La fantasy urbaine peut trouver aussi un ancrage dans la Fantasy et peut alors y croiser plusieurs sous-genres, sauf l’heroic fantasy, la high fantasy, la fantasy historique et la science fantasy, ceux-ci prenant place dans un cadre temporel n'étant pas celui de l'époque contemporaine.
La fantasy mêlée à des éléments historiques dans les siècles précédent la fin du XIXe siècle font partie de l’uchronie de fantasy. Si l'intrigue est coupée de l'histoire, alors, cela reste de la fantasy urbaine à condition que la période historique soit celle de l'époque contemporaine (à partir de la fin du XIXe siècle).
La fantasy urbaine est apparentée à tort à la dark fantasy (appartenant strictement au genre de la fantasy) et souvent confondue aussi avec la low fantasy, autre sous-genre du merveilleux avec lequel elle partage quelques codes[2].
Il est difficile, encore une fois, d'inscrire avec exactitude l'apparition du genre dans un cadre temporel précis. De nombreux livres, aujourd'hui estampillés fantasy urbaine, avaient été écrits avant même la création de ce courant littéraire.
Leurs œuvres ont peut-être inspiré les premières ébauches de la fantasy urbaine. Mais cette idée est loin de faire consensus, comme la plus grande partie de Peter Pan (si on excepte le début et la fin), roman appartenant au genre du merveilleux et qui se passe dans un autre monde : le Pays imaginaire. De la même manière, les héros du Cycle des Princes d'Ambre font parfois des incursions dans notre monde, mais la plupart des livres se passent en Ambre.
Toutefois, ce sont peut être les premières œuvres de Fantasy à avoir un rapport poussé avec notre monde à l'image de L'Histoire sans fin dont le monde de Fantasia, comme le Pays imaginaire, est créé par l'imagination des hommes. Le mythe de Cthulhu est en fait ce qui se rapproche le plus de la fantasy urbaine, mais le côté merveilleux et underground y est mis de côté au profit de l'horreur.

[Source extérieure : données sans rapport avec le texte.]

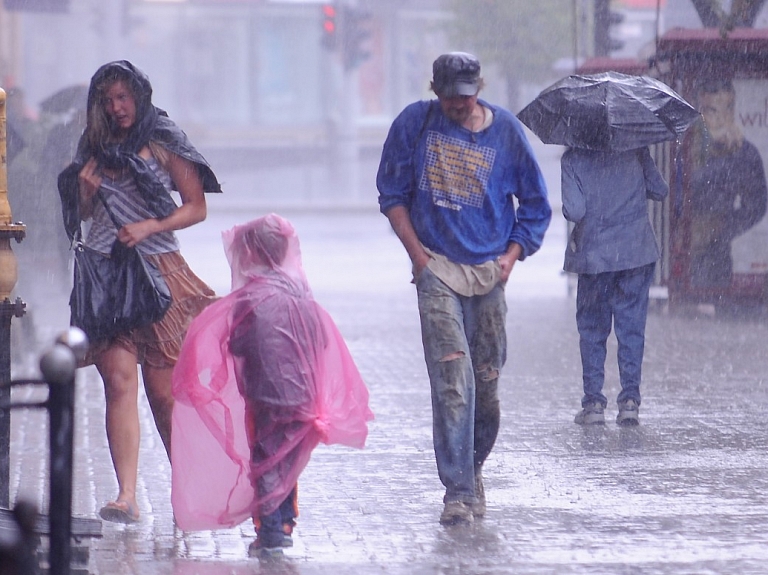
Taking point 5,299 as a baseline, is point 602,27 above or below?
above

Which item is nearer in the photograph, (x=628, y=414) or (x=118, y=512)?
(x=118, y=512)

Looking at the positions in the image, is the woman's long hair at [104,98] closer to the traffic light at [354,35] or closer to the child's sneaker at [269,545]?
the child's sneaker at [269,545]

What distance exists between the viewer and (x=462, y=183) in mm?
5785

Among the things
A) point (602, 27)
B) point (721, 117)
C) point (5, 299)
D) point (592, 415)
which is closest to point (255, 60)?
point (602, 27)

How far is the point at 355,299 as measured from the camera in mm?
15367

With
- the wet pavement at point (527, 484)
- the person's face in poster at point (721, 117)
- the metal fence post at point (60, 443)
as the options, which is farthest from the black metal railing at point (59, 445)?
the person's face in poster at point (721, 117)

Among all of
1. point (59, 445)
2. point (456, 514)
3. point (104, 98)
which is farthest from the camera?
point (104, 98)

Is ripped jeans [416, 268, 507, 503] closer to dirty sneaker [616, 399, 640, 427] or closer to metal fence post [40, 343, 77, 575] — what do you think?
dirty sneaker [616, 399, 640, 427]

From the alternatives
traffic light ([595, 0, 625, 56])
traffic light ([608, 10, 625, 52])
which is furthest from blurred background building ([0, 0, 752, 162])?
traffic light ([595, 0, 625, 56])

On cite quelques précurseurs comme Fritz Leiber, qui publia le Ballet de sorcières en 1943, ou encore Roberta Ann MacAvoy, Tea with the Black Dragon (1983), deux livres considérés par certains critiques, notamment André-François Ruaud, comme des romans de fantasy urbaine. Le nommé Jeudi de G.K Chesterton fut aussi souvent cité comme inspiration.
Leur rôle, dans la naissance de la fantasy urbaine, se révèle dès lors celui d'avant-gardistes.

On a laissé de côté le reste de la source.